Text size
Uber is one of several technology companies that is slowing down employment and reducing consumption.
Drew Angerer / Getty Images
Facebook parent
Meta platform
,
driving sharing service provider
Uber technology
and technology and online retail giant
Amazon.com
they announced a slowdown in employment in recent weeks. It’s all about reducing costs, says one economist.
Peter Boockvar, chief investment officer at Bleakley Advisory Group, said that for industries such as restaurants and grocery stores, labor demand still exceeds supply. But for technology companies, rising operating costs leave them little choice as to how to improve their profit margins, which Boockvar said investors want to see growth.
“For companies experiencing pretty intense price pressures, there’s only so much they can raise prices and they’ll have to cut costs in other ways if they want to regain their lost profit margin or at least try to keep some profit margin that they had pre-Covid,” he said. . “Labor is the biggest expense, so if you want to pull the lever that affects price, it’s your labor.”

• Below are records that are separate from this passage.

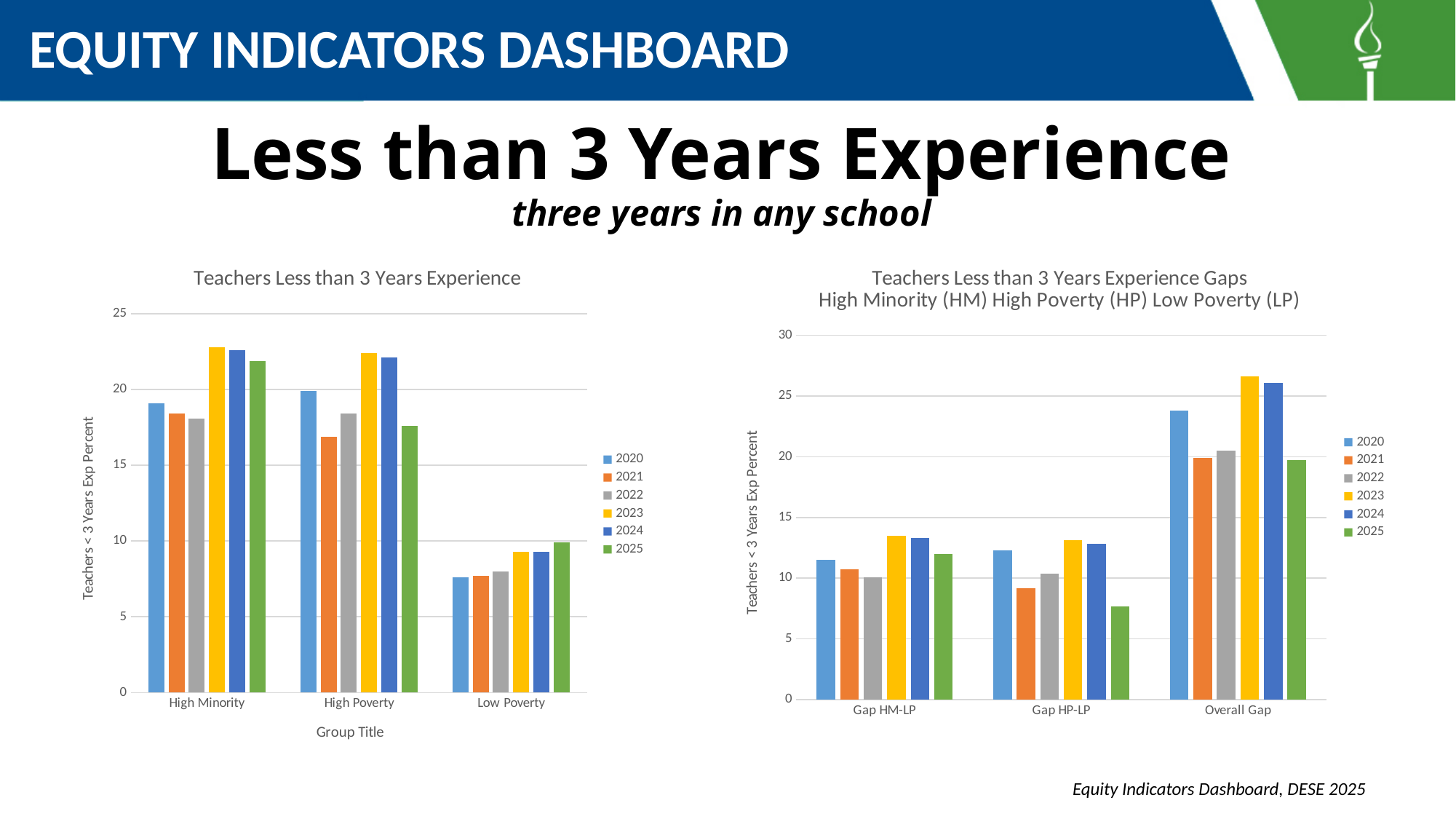
In the left chart, is the value for Low Poverty in 2020 greater or less than 10? less In the left chart, for High Poverty, which is larger: the 2021 value or the 2022 value? 2022 In the right chart, which category has the highest values? Overall Gap In the right chart, is the value for Overall Gap in 2023 greater or less than 25? greater In the right chart, for Gap HP-LP, which year has the lowest value? 2025 In the left chart, how many categories are shown on the x axis? 3 In the right chart titled "Teachers Less than 3 Years Experience Gaps", how many categories are shown on the x axis? 3 In the left chart, do the Low Poverty values generally rise or fall from 2020 to 2025? rise What kind of chart is the left chart titled "Teachers Less than 3 Years Experience"? bar chart In the left chart, is the value for High Minority in 2023 greater or less than 20? greater In the left chart, how many series does the legend list? 6 In the left chart, which category has the lowest value for 2023? Low Poverty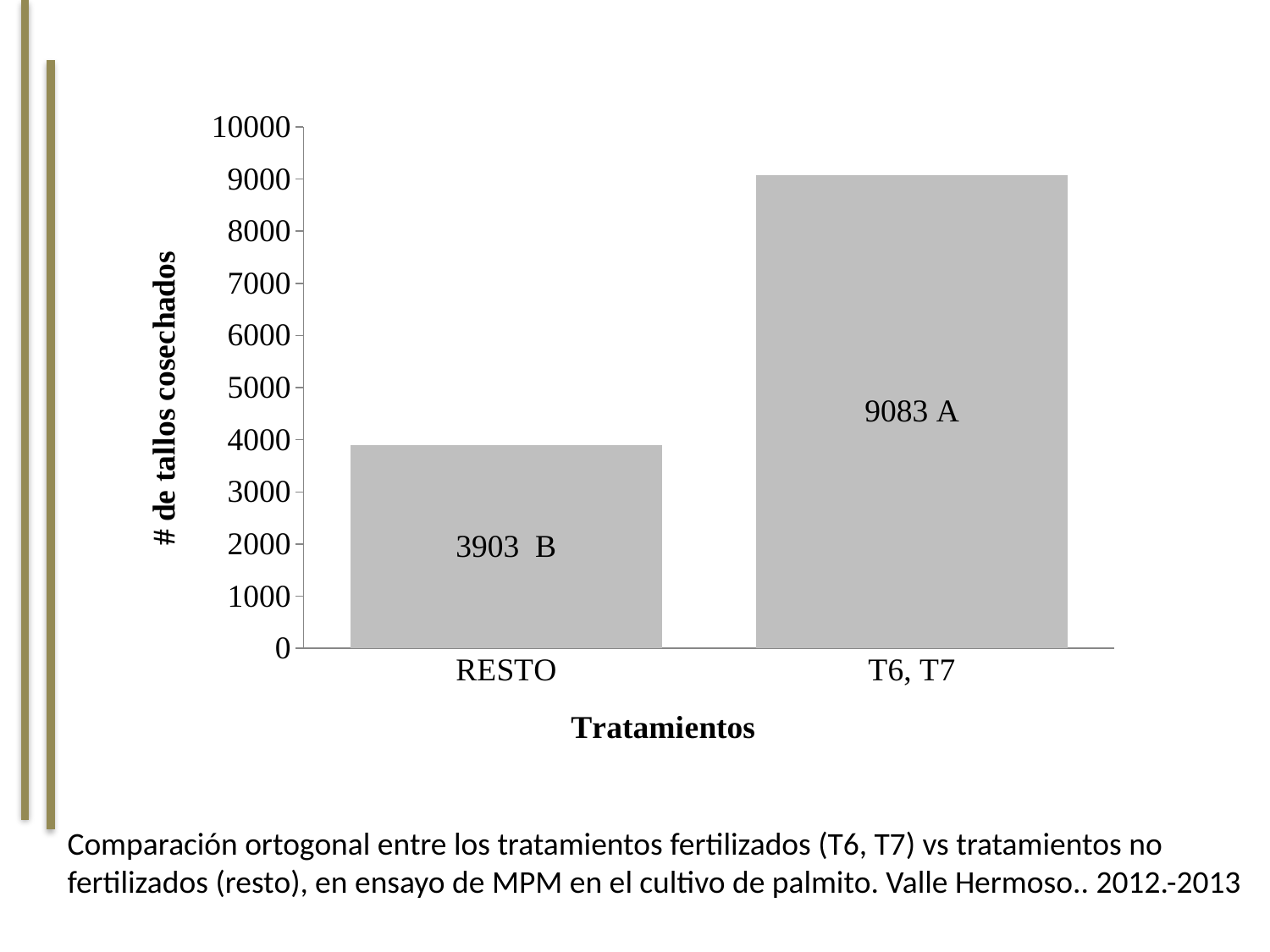
What is the label of the y axis? # de tallos cosechados Which is larger, the value for RESTO or the value for T6, T7? T6, T7 What is the value for T6, T7? 9083 What is the value for RESTO? 3903 Which treatment has the lowest number of harvested stems? RESTO Which treatment has the highest number of harvested stems? T6, T7 What is the label of the x axis? Tratamientos What kind of chart is shown on the slide? bar chart How many categories are shown on the x axis? 2 What is the difference between the values for T6, T7 and RESTO? 5180 Is the value for RESTO greater or less than 4000? less Is the value for T6, T7 greater or less than 9000? greater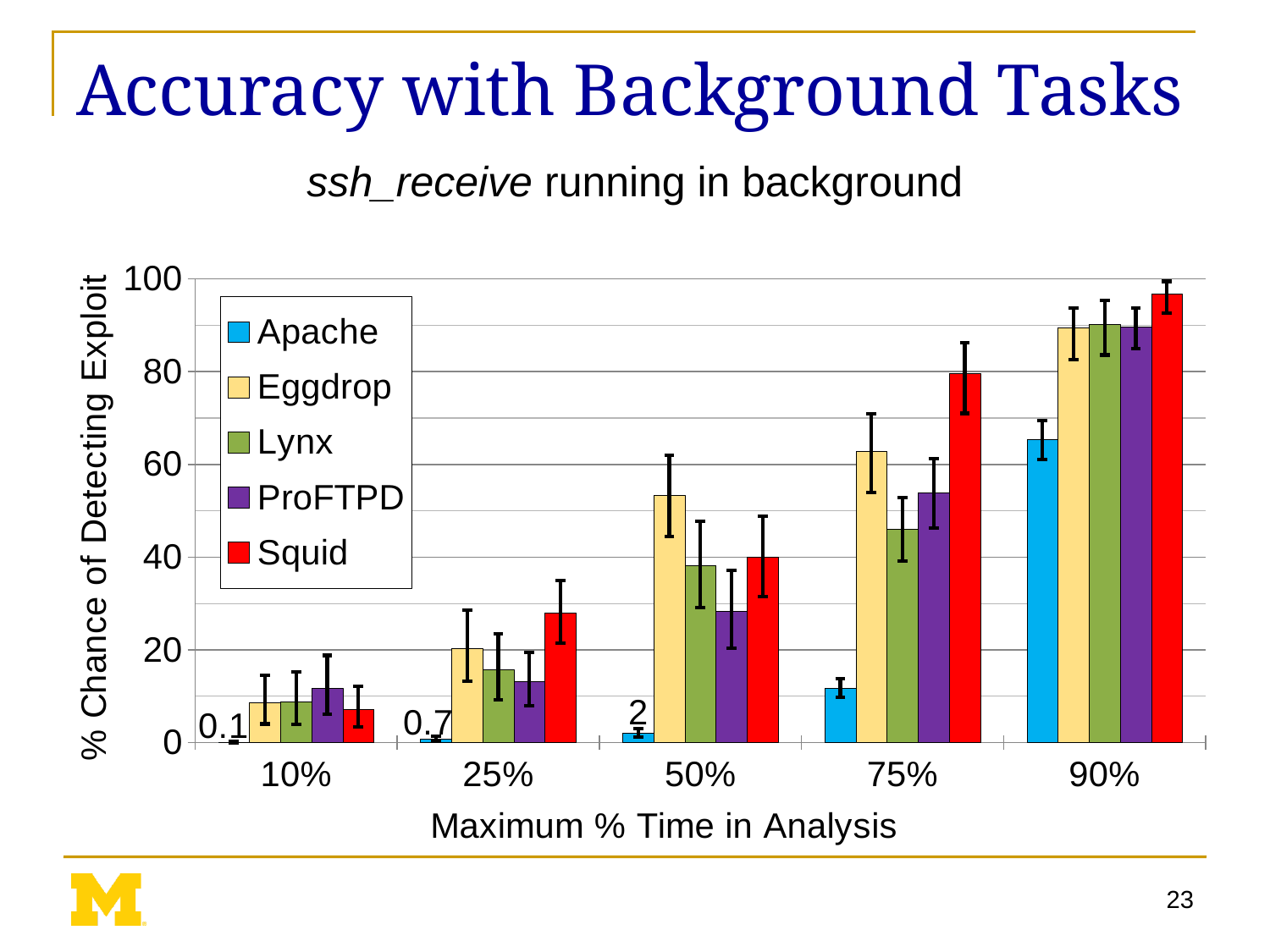
What is the value for Apache at 50% maximum time in analysis? 2 Is the value for Squid at 75% greater or less than 60? greater Do the Squid values rise or fall as maximum % time in analysis increases? rise What is the value for Apache at 10% maximum time in analysis? 0.1 Is the value for Lynx at 25% greater or less than 20? less Which program has the lowest chance of detecting the exploit at 90% maximum time in analysis? Apache What is the value for Apache at 25% maximum time in analysis? 0.7 What kind of chart is shown on the slide? bar chart How many categories are shown on the x axis? 5 How many series does the legend list? 5 Which program has the highest chance of detecting the exploit at 90% maximum time in analysis? Squid At 50% maximum time in analysis, which is larger: Eggdrop or Lynx? Eggdrop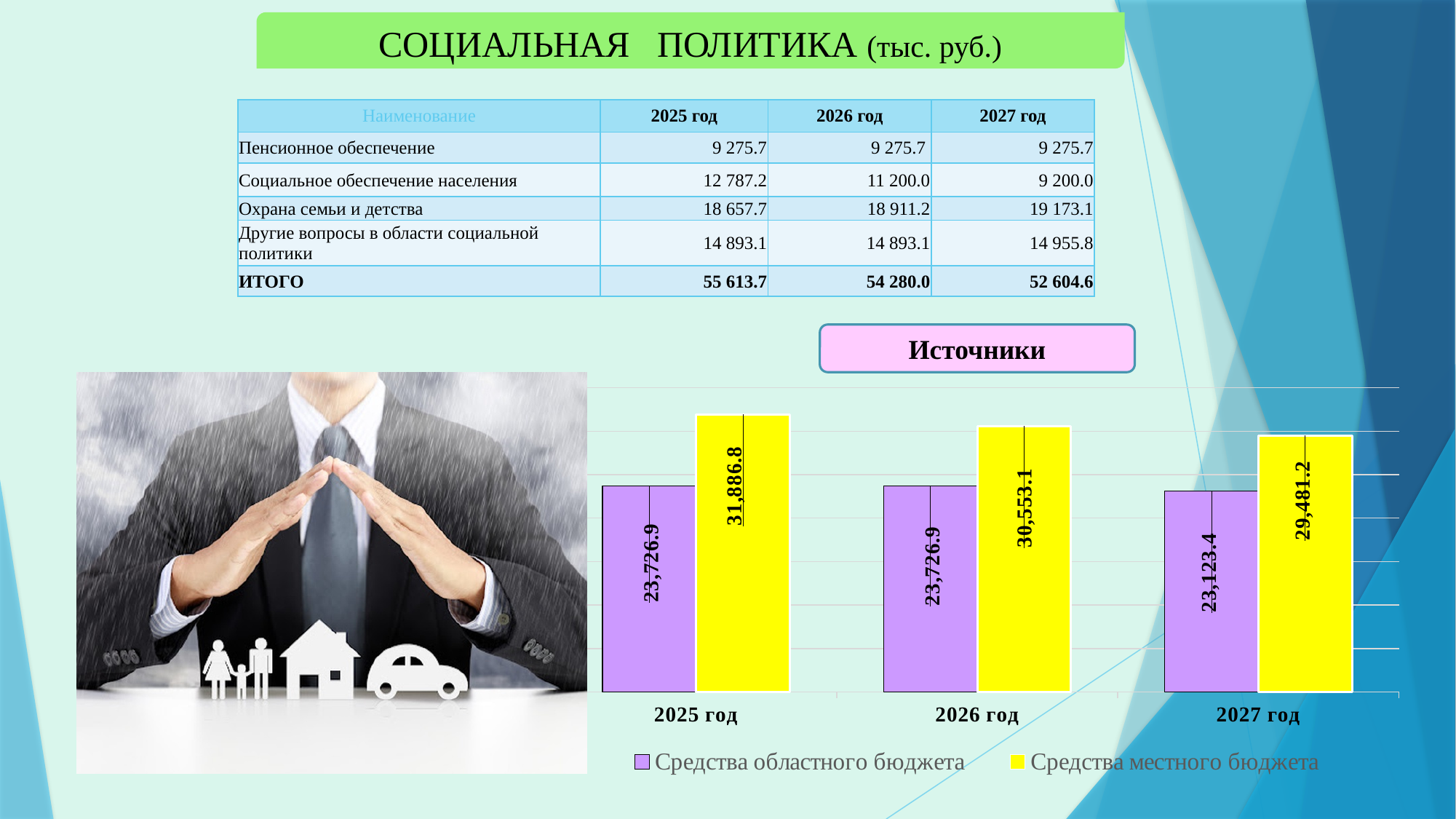
In the "Источники" chart, what is the value for Средства местного бюджета in 2026 год? 30,553.1 In the "Источники" chart, which year has the highest value for Средства местного бюджета? 2025 год In the "Источники" chart, what is the value for Средства областного бюджета in 2026 год? 23,726.9 In the "Источники" chart, do the values for Средства местного бюджета rise or fall from 2025 год to 2027 год? fall In the "Источники" chart, what is the difference between Средства местного бюджета and Средства областного бюджета in 2025 год? 8,159.9 In the "Источники" chart, which is larger in 2026 год: Средства областного бюджета or Средства местного бюджета? Средства местного бюджета In the "Источники" chart, what is the value for Средства областного бюджета in 2027 год? 23,123.4 In the "Источники" chart, what is the value for Средства местного бюджета in 2025 год? 31,886.8 How many series does the legend of the "Источники" chart list? 2 In the "Источники" chart, what is the difference between Средства местного бюджета and Средства областного бюджета in 2027 год? 6,357.8 What type of chart is shown under the heading "Источники"? bar chart In the "Источники" chart, which year has the lowest value for Средства областного бюджета? 2027 год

CNBC reported on Monday that Uber (label: UBER) plans to slow employment and reduce consumption in response to “seismic change” in the market. According to CNBC, Uber CEO Dara Khosrowshahi sent an e-mail to staff saying the company would treat “employment as a privilege and think carefully about when and where to add staff. He added that Uber “will be even more stubborn about costs in full”.
Amazon chief financial officer Brian Olsavsky announced at the company’s conference call that Amazon has too many workers after hiring more due to the emergence of the Omicron variant of Covid-19.
“As the variant waned in the second half of the quarter and employees returned from leave, we quickly moved from staff shortages to overstaffing, resulting in lower productivity. This lower productivity has increased costs by approximately $ 2 billion compared to last year, ”Olsavsky said. “We expect to reduce these inconvenient costs in the second quarter.”
Meta said it would cut plans to add employees, a few days after earnings are announced in the second quarter. Meta Chief Financial Officer Dave Wehner said in an interview with investors that “given the resulting revenue barriers, we have adjusted our plans for employment and spending growth this year.”
Although technology is slowing employment, there are currently no signs of a larger labor market.
According to the U.S. Bureau of Labor Statistics, total non-agricultural wage employment in the U.S. rose 428,000 in April, while the unemployment rate remained unchanged at 3.6%.
However, although the larger labor market has yet to feel the effects of this trend, Boockvar said he expects moderation to thrive in employment.
“I think the economy is going to slow down significantly,” Boockvar said. “We’re going to get to the point where most of the slowdown is because people want to keep the cover on their expenses.”